Condor makes several ambiguous remarks about Herr von Kekesfalva's ignoble origins which he sees upset Toni. Condor offers to tell him the whole story rather than for Toni to hear a mangled version through gossip. Condor describes Herr von Kekesfalva's origins as a young Jewish businessman who swindled the German companion to the late heiress of the Kekesfalva castle and land out of her fortune before being moved out of compassion to marry the poor woman. He then became a devoted husband and father of Edith caring nothing for money except to provide for his late wife and daughter. Toni is shocked by the story but still manages to inquire after Edith's condition. Condor explains his belief that no one is incurable given the continually progressive nature of medical science but that there is little guarantee that Edith will ever walk again. He off-handedly mentions a possible treatment described by a French doctor in a recent medical journal, but he insists that he is unsure whether it will work in Edith's particular case. After parting from Condor Toni is stopped on his way home by Herr von Kekesfalva who appears almost on the edge of death.

Toni tries to calm him down, but out of pity he is moved to lie to the old man that there is a new treatment that Condor is sure will completely cure Edith. Herr von Kekesfalva is overjoyed at the news and rushes home to wake Edith up. She too is overjoyed, and the castle is immediately filled with an air of happiness. Hoping that her high spirits will lead to improvement of her condition and worrying that disappointment could kill her Condor agrees to let the lie go on as long as Toni takes full responsibility for confessing when the time comes. However, soon after Edith begins to suspect that the treatment is just a ruse for Toni to send her away despite his insistence to the contrary. When she kisses him on the mouth, he realizes to his own horror that she's fallen in love with him without his knowledge or consent. At first he arranges a plan to flee, but Condor tells him that he will be a murderer and a criminal, if he leaves the poor girl now and that he must comfort and entertain her at least until she leaves for the treatment in Switzerland. Out of pity for Herr von Kekesfalva and Edith who seems ready to kill herself no matter what Toni says to her, he promises to marry her when she is recovered after the treatment. However, for fear of ridicule and contempt, he denies the engagement in public.

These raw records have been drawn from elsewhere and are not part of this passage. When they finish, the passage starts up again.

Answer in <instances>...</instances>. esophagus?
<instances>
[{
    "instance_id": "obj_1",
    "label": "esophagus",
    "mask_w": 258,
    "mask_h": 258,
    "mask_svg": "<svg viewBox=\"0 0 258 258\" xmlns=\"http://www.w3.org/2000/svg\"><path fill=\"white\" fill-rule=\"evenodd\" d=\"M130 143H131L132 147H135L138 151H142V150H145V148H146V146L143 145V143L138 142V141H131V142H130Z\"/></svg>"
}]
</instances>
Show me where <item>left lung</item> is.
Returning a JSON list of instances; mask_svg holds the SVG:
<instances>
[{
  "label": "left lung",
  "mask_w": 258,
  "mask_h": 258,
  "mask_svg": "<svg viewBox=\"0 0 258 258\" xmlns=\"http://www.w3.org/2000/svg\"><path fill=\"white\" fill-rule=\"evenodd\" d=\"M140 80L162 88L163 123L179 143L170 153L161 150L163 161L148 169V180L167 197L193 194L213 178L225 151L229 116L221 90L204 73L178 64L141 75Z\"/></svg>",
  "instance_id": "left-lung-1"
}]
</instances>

Realizing the mess he's made and the disgrace he's brought his regiment by lying to his fellow soldiers, he plans to kill himself and requests a transfer. He leaves town early that morning without thinking only from the momentum of his decision, but his guilt catches up to him as he waits for his train in Vienna, but he is unable to notify Condor in time. At one of the stops he sends a hasty telegram explaining that he's been transferred but still intends to keep his promise. Unbeknownst to him Franz Ferdinand had been killed that very day and his telegram never made it to the Kekesfalva's. When Edith learns of his public denial of their engagement, she takes her own life. Toni enters the Great War blinded by guilt but mechanically following orders.

==In popular culture==

Wes Anderson very loosely based his film The Grand Budapest Hotel (2014) on Beware of Pity and The Post Office Girl.

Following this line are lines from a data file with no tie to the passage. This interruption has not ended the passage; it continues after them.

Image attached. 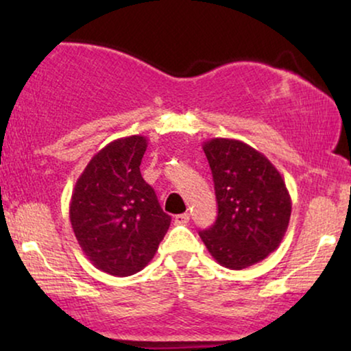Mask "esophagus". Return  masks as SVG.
I'll use <instances>...</instances> for the list:
<instances>
[{
  "label": "esophagus",
  "instance_id": "obj_1",
  "mask_svg": "<svg viewBox=\"0 0 351 351\" xmlns=\"http://www.w3.org/2000/svg\"><path fill=\"white\" fill-rule=\"evenodd\" d=\"M174 222H176V225H186V223L190 222V214L189 213H184V214L176 215Z\"/></svg>",
  "mask_w": 351,
  "mask_h": 351
}]
</instances>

It was adapted as a stage play, directed by Simon McBurney, at the Barbican Centre in London in 2017.

The Russian film Love for Love (Любовь за любовь, 2013) was also based on Beware of Pity, but transferred the story to a Russian setting and gave it an ambiguous ending. Knowing that World War I has been declared, the lieutenant asks for two days' leave to marry the fiancee whom he has abandoned. In the last scene, he is seen riding to his crippled love as she is about to commit suicide by jumping off a balcony. She stops as she sees him returning. The film, directed by Sergei Ashkenazy, is available in Russian on YouTube.

The Danish film The Kiss (Kysset, 2022) is also loosely based on Beware of Pity, but is set in Denmark.